GRR: Google Rapid Response and Volatility
For those of you that were unable to attend DFRWS 2011, I wanted to take a few moments to highlight an exciting project coming from the Google Incident Response Team, Google Rapid Response (GRR) (slides | paper). As everyone is aware, Google publicly disclosed, in 2010, that they were the subject of a targeted attack, commonly referred to as “Operation Aurora”. Given the scale of the attack, Google reached out to a few not-so-discrete incident response companies to help augment their internal teams during the investigation. From this experience, Google quickly realized the nascent state of the incident response industry and tools. Thus, once the smoke cleared, the Google Team began investing a lot of resources into augmenting their own security capabilities and reducing incident response to a search problem. One of those efforts is Google Rapid Response, whose software development is being lead by Michael Cohen (aka scudette). You should recognize his name from the great work he has done on Volatility and PyFlag. GRR is an open source incident response framework which is intended to provide a scalable solution to the remote forensics challenges faced by many organizations. While the project is still in early stages of development, you should definitely take some time to check it out and follow its development!
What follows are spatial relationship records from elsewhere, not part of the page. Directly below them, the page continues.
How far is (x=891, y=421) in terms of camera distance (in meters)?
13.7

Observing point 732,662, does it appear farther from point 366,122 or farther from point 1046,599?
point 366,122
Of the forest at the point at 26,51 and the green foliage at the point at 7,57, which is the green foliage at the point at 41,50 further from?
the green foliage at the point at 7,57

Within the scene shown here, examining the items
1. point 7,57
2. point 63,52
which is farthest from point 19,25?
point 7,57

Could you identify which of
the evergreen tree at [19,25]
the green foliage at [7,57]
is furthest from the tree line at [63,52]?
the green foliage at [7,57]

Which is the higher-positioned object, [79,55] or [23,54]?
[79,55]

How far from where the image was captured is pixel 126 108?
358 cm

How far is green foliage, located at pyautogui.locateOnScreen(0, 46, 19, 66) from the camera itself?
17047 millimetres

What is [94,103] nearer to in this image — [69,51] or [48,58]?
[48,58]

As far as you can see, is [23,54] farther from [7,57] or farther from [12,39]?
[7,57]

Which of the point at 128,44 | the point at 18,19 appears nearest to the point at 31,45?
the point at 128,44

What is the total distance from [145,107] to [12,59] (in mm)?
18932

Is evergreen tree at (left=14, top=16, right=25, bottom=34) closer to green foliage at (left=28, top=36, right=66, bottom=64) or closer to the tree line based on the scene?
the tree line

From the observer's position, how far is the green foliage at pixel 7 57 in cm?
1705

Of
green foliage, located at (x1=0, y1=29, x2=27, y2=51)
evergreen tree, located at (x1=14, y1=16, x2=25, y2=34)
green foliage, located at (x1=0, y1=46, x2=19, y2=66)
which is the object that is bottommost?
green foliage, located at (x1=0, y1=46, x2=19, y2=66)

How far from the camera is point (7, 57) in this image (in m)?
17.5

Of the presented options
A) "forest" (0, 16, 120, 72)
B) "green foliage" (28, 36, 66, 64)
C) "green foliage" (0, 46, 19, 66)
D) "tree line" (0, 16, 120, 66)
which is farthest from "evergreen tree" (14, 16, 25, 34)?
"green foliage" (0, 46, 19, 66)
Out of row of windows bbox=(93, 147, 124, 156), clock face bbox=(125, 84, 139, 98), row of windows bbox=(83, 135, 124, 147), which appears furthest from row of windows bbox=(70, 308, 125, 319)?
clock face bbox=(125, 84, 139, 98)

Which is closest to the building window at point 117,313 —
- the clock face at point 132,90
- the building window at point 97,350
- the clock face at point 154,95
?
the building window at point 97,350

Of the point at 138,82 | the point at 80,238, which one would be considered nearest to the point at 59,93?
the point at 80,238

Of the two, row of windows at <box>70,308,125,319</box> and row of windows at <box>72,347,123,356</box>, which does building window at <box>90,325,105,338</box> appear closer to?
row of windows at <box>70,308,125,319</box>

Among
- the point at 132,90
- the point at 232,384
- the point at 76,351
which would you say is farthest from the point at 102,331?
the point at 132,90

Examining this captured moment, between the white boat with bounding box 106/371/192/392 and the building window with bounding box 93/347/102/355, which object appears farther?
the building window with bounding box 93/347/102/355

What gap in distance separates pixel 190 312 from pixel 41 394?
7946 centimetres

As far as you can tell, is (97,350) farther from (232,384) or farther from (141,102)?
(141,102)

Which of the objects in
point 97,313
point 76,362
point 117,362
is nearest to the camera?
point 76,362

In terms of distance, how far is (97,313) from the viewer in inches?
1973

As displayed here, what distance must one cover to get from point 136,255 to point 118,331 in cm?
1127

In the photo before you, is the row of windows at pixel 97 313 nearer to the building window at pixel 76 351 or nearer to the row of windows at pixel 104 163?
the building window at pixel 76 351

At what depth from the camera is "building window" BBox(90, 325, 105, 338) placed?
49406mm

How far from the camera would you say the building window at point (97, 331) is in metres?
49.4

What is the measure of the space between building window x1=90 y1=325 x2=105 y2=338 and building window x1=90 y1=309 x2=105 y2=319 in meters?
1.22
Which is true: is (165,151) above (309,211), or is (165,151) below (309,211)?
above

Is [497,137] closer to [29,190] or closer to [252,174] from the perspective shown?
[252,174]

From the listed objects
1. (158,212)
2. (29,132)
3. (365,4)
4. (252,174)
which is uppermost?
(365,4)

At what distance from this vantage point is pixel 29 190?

Besides, if you are a Volatility user, you will be interested to discover that “GRR also incorporates the Volatility Memory analysis framework” and Google has been contributing back, including work on 64-bit support! Shoutz to scudette, sham, and the other GRR developers!
PS: I’ve heard one of the companies Google hired during Aurora has been claiming, behind closed doors, that Google stole their ideas and is “ripping them off”. This is kind of hilarious when you consider the sordid history of that company’s own “intellectual property” (Hi Kevin! Hi Jamie!). I guess the thought of going up against Google can make a company a little nervous, especially, when they just took on substantial funding from Private Equity firms. The fact that they are concerned makes GRR even more interesting. Do you really think you can out search Google!